Friday, June 5, 2009

Mother Nature's Not Cooperating

Okay, I'll admit it. I'm feeling a little down and discouraged today. On the other hand, this post will make all you gardeners in a more moderate climate feel grateful and appreciative of your lovely, growing, productive gardens.

We still can't talk Mother Nature into giving us any warm weather. Daytime temps only into the 50s and 60s, if we're lucky. (That is if you discount the wind chills.) Forties and more often down into the 30s at night. But that wouldn't even be so bad if it weren't for the wind. We've had strong winds (and I'm talking reeeally high winds) blowing for the better part of three weeks now. Not only are they drying out everything green and growing, but the wind-stress on plants is taking its toll.

My whole herb bed is either going backwards or suffering mightily to keep from croaking. The basil is gone. (Wonder if I can still find a couple of basil plants at this late date?)

My poor, poor California Poppies. The plants I started indoors have been laid flat (fallen and can't get up) and look so sad.

I planted all my window boxes out in white impatiens this year. These have grown progressively smaller in the two weeks since then.

But all is not lost . . . some things are doing okay.
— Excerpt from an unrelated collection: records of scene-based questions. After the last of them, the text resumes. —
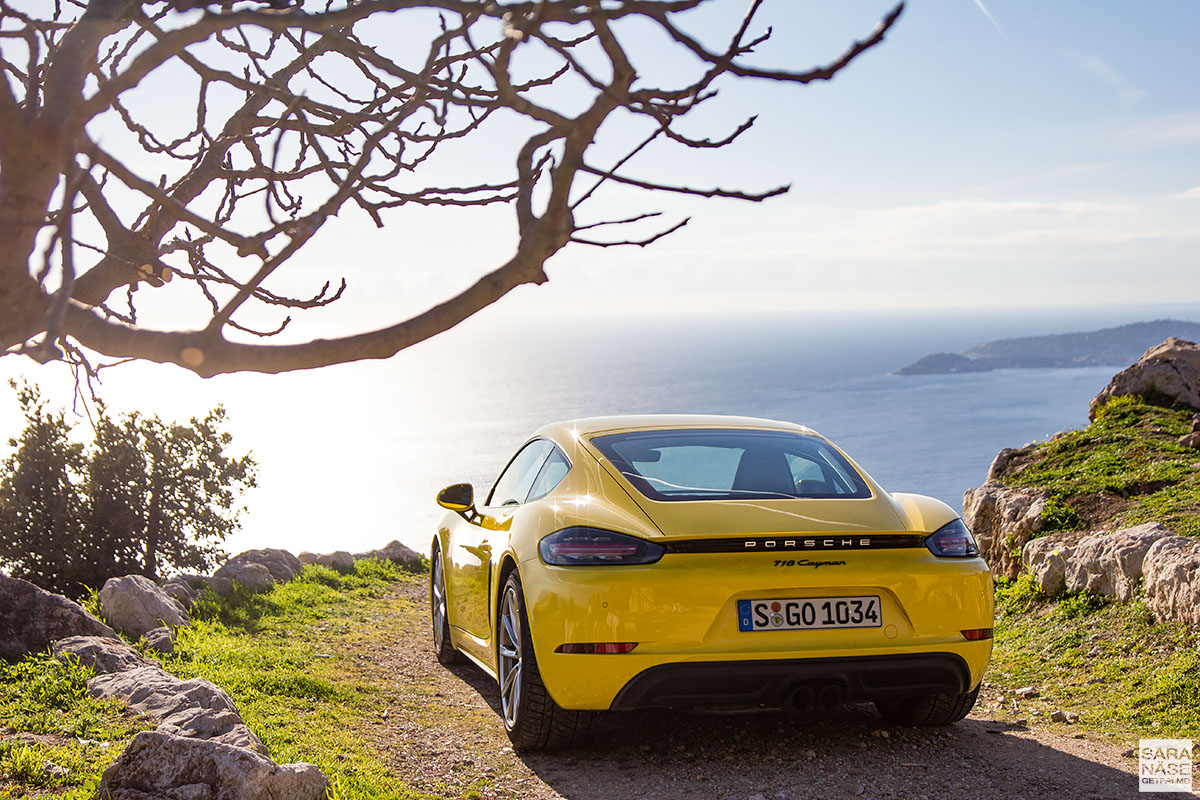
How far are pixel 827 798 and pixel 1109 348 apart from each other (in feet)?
494

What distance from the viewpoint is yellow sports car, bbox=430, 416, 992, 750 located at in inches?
166

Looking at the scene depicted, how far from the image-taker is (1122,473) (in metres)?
8.59

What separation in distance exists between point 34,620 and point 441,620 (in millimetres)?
2471

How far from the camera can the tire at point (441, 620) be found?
704cm

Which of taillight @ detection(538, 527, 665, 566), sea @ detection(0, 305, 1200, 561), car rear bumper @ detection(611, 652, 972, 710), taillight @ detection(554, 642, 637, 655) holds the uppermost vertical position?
taillight @ detection(538, 527, 665, 566)

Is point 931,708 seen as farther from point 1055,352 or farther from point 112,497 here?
point 1055,352

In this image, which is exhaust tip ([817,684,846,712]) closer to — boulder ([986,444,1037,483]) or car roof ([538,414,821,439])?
car roof ([538,414,821,439])

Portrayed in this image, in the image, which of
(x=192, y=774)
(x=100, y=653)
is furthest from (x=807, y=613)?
(x=100, y=653)

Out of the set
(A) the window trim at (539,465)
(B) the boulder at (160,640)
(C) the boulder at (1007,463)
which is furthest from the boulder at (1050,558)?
(B) the boulder at (160,640)

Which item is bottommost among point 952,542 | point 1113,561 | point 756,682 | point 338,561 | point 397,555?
point 397,555

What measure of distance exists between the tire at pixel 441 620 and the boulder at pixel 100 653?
187 cm

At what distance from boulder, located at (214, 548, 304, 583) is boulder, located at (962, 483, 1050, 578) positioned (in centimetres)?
699

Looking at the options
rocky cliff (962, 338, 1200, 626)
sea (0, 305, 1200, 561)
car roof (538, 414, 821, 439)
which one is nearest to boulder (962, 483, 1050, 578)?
rocky cliff (962, 338, 1200, 626)

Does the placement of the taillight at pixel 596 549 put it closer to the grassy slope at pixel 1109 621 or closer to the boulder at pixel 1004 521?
the grassy slope at pixel 1109 621
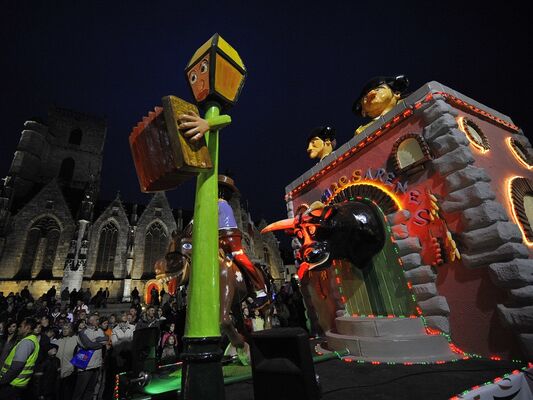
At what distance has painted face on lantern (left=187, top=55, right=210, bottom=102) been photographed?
7.84 feet

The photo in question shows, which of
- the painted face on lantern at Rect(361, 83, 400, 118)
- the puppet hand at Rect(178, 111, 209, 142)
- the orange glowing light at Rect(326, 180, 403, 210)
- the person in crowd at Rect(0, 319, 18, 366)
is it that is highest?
the painted face on lantern at Rect(361, 83, 400, 118)

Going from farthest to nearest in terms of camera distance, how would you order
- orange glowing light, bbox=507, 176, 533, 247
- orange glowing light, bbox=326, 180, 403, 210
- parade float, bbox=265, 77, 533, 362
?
orange glowing light, bbox=326, 180, 403, 210, orange glowing light, bbox=507, 176, 533, 247, parade float, bbox=265, 77, 533, 362

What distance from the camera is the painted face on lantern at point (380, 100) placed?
5.40 meters

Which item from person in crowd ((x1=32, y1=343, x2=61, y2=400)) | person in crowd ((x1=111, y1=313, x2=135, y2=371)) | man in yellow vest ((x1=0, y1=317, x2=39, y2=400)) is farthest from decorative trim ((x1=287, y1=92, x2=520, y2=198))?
person in crowd ((x1=32, y1=343, x2=61, y2=400))

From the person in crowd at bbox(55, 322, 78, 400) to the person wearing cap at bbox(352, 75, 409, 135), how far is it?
24.0 ft

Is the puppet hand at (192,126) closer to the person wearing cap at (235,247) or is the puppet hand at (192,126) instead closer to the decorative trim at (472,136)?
the person wearing cap at (235,247)

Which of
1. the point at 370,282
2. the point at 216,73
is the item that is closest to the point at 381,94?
the point at 370,282

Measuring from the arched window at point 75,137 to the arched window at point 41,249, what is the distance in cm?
1516

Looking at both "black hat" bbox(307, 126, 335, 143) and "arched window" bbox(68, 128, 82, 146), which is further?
"arched window" bbox(68, 128, 82, 146)

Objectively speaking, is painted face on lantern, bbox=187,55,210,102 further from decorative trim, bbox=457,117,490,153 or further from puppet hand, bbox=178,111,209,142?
decorative trim, bbox=457,117,490,153

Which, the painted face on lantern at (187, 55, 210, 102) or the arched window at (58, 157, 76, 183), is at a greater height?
the arched window at (58, 157, 76, 183)

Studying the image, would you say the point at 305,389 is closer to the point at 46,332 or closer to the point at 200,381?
the point at 200,381

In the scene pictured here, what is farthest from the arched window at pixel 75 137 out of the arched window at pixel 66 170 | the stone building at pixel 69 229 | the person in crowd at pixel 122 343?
the person in crowd at pixel 122 343

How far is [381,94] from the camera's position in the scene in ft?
17.7
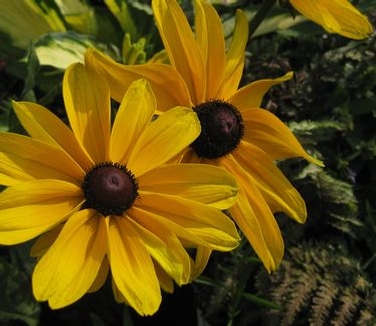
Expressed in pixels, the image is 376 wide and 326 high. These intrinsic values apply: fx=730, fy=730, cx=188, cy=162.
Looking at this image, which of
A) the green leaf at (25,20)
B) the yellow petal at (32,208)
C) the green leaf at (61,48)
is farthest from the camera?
the green leaf at (25,20)

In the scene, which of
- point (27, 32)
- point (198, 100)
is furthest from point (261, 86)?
point (27, 32)

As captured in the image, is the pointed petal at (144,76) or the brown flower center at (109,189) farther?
the pointed petal at (144,76)

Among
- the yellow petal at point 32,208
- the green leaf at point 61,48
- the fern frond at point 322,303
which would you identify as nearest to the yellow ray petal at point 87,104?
the yellow petal at point 32,208

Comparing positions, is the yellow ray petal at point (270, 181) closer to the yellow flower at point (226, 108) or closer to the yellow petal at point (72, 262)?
the yellow flower at point (226, 108)

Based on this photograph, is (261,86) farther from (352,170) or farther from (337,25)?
(352,170)

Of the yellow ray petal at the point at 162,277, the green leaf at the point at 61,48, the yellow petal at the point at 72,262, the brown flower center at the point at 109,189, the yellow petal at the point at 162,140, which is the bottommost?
the green leaf at the point at 61,48

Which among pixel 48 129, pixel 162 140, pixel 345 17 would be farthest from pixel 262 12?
pixel 48 129
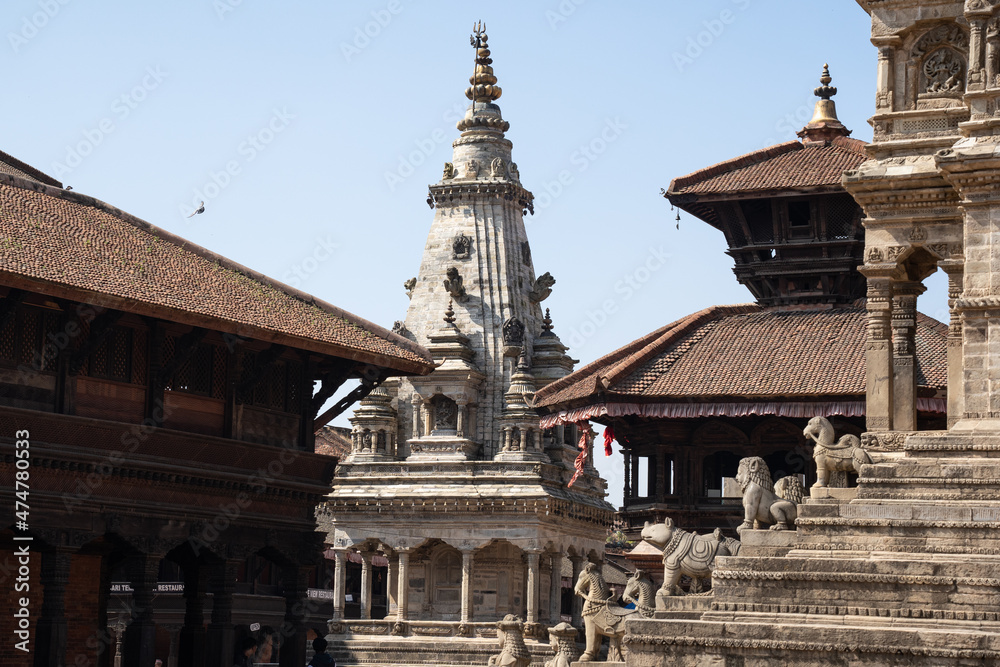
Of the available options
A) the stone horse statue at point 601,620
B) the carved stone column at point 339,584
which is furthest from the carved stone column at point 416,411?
the stone horse statue at point 601,620

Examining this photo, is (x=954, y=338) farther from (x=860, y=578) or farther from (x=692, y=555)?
(x=860, y=578)

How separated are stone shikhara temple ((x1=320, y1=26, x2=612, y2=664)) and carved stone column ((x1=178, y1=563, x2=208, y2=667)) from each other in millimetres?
22568

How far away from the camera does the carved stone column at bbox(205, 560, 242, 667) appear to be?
99.2ft

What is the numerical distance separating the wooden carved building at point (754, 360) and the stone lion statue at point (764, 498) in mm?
8316

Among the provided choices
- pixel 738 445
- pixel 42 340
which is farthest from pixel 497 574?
pixel 42 340

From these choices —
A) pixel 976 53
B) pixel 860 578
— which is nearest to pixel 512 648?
pixel 860 578

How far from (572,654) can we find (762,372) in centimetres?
874

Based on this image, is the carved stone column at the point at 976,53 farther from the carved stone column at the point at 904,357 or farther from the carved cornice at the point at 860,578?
the carved cornice at the point at 860,578

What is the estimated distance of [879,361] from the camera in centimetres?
2711

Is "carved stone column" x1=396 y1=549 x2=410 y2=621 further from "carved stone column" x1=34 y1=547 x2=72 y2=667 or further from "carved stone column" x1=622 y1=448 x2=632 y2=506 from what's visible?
"carved stone column" x1=34 y1=547 x2=72 y2=667

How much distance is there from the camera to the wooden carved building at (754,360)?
114ft

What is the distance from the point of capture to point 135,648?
2908 centimetres

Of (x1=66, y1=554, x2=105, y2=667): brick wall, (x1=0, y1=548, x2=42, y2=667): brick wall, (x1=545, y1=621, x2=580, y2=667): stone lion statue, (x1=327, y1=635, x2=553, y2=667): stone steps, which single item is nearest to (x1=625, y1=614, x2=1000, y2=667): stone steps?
(x1=545, y1=621, x2=580, y2=667): stone lion statue

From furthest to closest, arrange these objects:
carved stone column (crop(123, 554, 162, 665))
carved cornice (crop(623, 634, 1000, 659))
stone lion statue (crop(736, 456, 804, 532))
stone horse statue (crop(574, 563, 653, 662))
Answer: carved stone column (crop(123, 554, 162, 665)), stone horse statue (crop(574, 563, 653, 662)), stone lion statue (crop(736, 456, 804, 532)), carved cornice (crop(623, 634, 1000, 659))
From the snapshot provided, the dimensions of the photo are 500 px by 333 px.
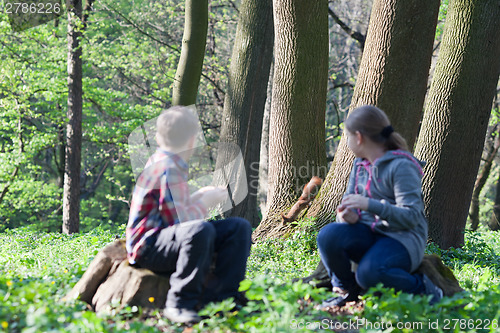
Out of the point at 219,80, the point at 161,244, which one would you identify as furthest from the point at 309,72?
the point at 219,80

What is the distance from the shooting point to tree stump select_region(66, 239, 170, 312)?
384cm

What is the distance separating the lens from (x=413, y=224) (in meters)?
3.80

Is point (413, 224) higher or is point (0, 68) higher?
point (0, 68)

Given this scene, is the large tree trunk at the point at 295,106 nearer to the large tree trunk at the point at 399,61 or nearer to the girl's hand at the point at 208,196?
the large tree trunk at the point at 399,61

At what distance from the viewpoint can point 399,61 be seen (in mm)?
6215

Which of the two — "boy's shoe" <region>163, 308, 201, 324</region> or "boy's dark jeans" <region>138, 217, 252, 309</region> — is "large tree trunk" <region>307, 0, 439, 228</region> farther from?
"boy's shoe" <region>163, 308, 201, 324</region>

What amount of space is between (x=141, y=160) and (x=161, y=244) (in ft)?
5.01

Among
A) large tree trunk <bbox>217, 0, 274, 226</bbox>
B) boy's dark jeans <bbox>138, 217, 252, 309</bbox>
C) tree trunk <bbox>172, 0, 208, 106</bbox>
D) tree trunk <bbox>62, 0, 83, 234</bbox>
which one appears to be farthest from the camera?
tree trunk <bbox>62, 0, 83, 234</bbox>

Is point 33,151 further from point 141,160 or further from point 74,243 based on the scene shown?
point 141,160

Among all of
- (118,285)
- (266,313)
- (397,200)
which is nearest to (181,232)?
(118,285)

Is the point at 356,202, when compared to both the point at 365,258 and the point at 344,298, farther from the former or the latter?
the point at 344,298

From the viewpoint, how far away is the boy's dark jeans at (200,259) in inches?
144

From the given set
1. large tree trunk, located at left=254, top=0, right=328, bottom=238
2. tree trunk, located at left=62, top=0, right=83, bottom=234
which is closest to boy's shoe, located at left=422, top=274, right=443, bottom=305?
large tree trunk, located at left=254, top=0, right=328, bottom=238

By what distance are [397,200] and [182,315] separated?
171cm
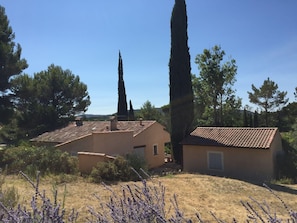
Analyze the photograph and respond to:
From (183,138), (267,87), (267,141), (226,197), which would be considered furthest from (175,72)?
(267,87)

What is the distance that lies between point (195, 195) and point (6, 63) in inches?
564

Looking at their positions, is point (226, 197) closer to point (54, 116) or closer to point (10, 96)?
point (10, 96)

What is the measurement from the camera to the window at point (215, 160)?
18992mm

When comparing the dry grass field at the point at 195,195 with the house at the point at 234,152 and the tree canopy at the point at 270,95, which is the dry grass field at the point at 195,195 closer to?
the house at the point at 234,152

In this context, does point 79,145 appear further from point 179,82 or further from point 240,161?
point 240,161

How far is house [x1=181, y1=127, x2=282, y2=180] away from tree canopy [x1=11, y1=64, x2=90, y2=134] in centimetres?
1310

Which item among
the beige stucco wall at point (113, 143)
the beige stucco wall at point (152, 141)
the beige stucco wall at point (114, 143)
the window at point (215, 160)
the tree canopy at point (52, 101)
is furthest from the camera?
the tree canopy at point (52, 101)

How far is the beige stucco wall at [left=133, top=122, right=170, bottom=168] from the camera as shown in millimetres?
22189

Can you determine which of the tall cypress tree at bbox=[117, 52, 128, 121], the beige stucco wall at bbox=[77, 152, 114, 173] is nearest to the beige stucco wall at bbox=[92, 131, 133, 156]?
the beige stucco wall at bbox=[77, 152, 114, 173]

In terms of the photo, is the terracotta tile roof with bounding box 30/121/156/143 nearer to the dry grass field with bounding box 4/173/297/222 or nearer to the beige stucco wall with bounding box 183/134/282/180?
the beige stucco wall with bounding box 183/134/282/180

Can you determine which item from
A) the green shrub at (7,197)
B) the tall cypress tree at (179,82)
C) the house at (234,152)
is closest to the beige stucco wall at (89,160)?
the green shrub at (7,197)

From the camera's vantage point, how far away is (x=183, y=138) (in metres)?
22.2

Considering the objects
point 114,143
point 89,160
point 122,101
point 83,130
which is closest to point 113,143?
point 114,143

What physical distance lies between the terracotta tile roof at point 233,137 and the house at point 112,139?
11.6 feet
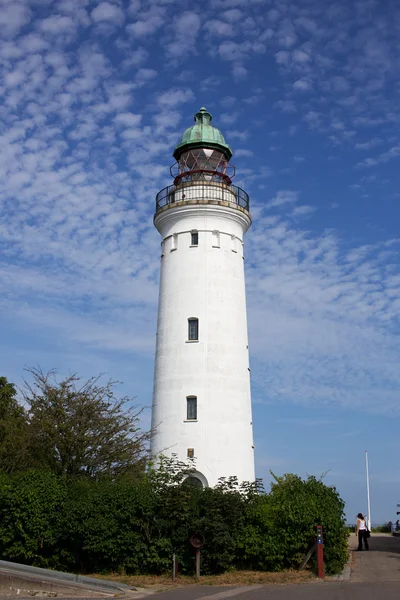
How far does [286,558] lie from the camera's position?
59.4 feet

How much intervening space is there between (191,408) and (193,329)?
344 centimetres

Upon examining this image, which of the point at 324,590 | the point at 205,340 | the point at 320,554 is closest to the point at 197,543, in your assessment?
the point at 320,554

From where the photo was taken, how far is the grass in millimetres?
17031

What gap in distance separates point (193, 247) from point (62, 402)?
10673 mm

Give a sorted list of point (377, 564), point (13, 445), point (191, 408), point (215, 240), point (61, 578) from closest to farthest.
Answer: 1. point (61, 578)
2. point (377, 564)
3. point (13, 445)
4. point (191, 408)
5. point (215, 240)

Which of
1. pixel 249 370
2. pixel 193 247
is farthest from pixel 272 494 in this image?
pixel 193 247

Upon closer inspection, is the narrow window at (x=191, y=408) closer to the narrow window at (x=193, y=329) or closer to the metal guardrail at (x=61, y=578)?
the narrow window at (x=193, y=329)

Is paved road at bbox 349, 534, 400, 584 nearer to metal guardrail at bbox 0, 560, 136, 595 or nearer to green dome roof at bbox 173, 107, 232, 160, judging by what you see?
metal guardrail at bbox 0, 560, 136, 595

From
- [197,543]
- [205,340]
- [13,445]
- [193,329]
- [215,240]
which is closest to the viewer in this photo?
[197,543]

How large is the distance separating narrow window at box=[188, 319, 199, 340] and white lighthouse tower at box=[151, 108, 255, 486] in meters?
0.04

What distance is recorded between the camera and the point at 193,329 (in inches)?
1118

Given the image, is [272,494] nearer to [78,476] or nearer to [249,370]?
[78,476]

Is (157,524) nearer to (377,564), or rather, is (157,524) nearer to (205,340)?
(377,564)

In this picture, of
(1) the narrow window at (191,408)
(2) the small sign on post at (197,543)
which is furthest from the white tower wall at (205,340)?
(2) the small sign on post at (197,543)
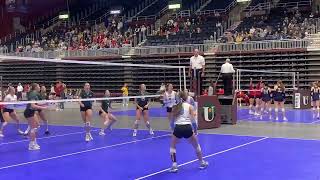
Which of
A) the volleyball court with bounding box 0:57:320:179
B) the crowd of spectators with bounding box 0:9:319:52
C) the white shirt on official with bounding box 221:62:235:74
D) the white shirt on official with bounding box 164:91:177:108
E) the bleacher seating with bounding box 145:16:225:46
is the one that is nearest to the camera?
the volleyball court with bounding box 0:57:320:179

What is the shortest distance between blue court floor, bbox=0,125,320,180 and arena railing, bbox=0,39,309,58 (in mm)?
15278

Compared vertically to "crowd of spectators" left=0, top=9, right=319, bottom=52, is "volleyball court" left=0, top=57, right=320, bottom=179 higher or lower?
lower

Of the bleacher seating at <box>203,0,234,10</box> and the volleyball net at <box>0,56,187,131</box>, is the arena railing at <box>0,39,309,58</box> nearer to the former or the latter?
the volleyball net at <box>0,56,187,131</box>

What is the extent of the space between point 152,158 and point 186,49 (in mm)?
21792

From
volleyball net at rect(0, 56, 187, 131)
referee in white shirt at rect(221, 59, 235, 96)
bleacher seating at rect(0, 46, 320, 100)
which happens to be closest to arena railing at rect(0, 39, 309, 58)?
bleacher seating at rect(0, 46, 320, 100)

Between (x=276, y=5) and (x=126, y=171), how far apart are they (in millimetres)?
29901

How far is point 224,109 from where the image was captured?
60.0 ft

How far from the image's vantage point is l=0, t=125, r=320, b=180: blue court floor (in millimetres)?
8547

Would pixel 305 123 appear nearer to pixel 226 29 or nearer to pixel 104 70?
pixel 104 70

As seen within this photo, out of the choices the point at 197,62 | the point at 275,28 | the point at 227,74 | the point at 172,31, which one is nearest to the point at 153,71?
the point at 172,31

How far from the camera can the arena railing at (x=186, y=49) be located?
92.1 ft

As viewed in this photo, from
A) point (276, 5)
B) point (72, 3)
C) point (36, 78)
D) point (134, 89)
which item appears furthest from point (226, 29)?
point (72, 3)

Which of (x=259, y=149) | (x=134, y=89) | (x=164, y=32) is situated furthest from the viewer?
(x=164, y=32)

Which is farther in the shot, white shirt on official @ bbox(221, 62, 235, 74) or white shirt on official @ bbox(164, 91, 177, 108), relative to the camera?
white shirt on official @ bbox(221, 62, 235, 74)
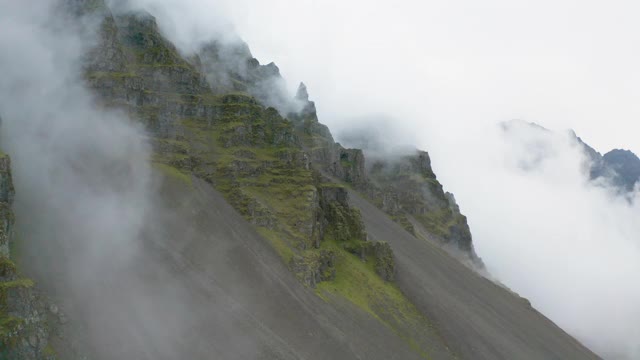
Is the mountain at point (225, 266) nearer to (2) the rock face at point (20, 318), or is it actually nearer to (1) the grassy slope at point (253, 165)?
(2) the rock face at point (20, 318)

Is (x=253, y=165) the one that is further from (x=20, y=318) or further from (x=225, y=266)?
(x=20, y=318)

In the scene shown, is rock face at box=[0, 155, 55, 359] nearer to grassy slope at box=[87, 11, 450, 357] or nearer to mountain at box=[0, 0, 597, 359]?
mountain at box=[0, 0, 597, 359]

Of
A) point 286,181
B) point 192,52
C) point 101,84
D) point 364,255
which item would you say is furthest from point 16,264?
point 192,52

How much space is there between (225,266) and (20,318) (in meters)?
39.8

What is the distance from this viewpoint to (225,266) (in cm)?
10175

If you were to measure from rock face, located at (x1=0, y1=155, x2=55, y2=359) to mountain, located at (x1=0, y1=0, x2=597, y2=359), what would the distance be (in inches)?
7.8

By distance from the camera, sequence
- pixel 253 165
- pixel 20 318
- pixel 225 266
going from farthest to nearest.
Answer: pixel 253 165
pixel 225 266
pixel 20 318

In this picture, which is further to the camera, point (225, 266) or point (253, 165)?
point (253, 165)

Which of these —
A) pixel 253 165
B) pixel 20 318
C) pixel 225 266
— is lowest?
pixel 20 318

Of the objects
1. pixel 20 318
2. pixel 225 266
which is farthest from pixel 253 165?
pixel 20 318

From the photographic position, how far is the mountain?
257 feet

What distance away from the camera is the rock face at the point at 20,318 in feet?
211

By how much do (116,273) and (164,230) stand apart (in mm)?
16567

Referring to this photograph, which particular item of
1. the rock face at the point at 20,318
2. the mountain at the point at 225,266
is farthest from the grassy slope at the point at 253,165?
the rock face at the point at 20,318
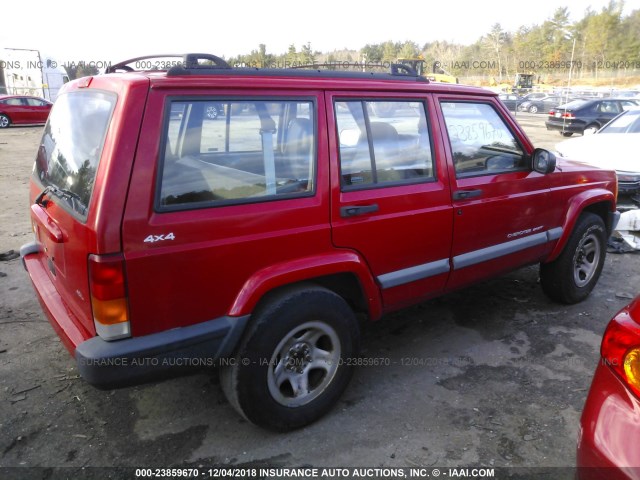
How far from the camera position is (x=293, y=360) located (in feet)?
8.72

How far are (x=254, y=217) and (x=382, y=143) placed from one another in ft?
3.31

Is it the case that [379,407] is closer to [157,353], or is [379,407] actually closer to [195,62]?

My three bleeding heart bushes, newly planted last year, are looking good. (Hmmmm, could it be because they like cool weather, don't require a lot of sun, and are planted in a protected nook?)

Comfrey, also, is doing well. ('Course, you can't kill the stuff off if you try. You can dig it up, pour concrete in the area where it was growing, and it will still come back up!)

The rhubarb is busy being prolific. (As are the strawberries in the background.)

Lots of healthy growth on the raspberry canes. They will need some sun and warm weather to ripen berries eventually though.

Still have about 2/3 (maybe more) of the garden to get in. The good news is we're not market gardening this year (thank heavens . . . I had spinach and lettuce last year on the 2nd of June; this year they've barely broken through the soil), and we won't starve even if the garden produces zilch. This difficult spring sure gives one a new understanding and empathy for what farmers deal with all the time.


  1. Ahhh, comfrey! I once made the foolish, foolish mistake of trying to eradicate a patch and reclaim it as an herb bed. Even though I dug the soil two feet deep and removed every visible trace of comfrey root, guess what came back, stronger than before? (Sorry about that, thyme, oregano, chives, marjoram, lovage, and alpine strawberry plants!)

  2. MaineCelt - Ah, yes, good ol' comfrey. If only it tasted as good as, say, fresh peas or corn on the cob! But I shouldn't knock it . . . it's a great medicinal plant.

  3. Hi, this is Jordan.
    So what do you DO with comfrey? I have a bunch of it taking over the old barn foundation.

    BTW: I did end up starting a blog, here:

    Thanks for the suggestion. It's good to write abot my beginner's mistakes, then let them go.

  4. Hi, Jordan! Truthfully, we don't do a lot with the comfrey. We feed some to our poultry, and use some for our own eating . . . the young, small, tender leaves only as when they get big, they are prickly, strong flavored and mucilaginous. Basically we just like having it around for its medicinal purposes.

    I'm really enjoying reading your blog! Would you mind if I listed it on my blog under Blogs I Visit?

  5. Hi - this is Jordan
    A permaculture person near here likes to use comfrey as a barrier around his gardens. He says grass can't get through. Sad to know it will be hard to control - sounds a bit invasive.
    Sure, you can list me on your Blogs I Visit. I'm having alot of fun writing it!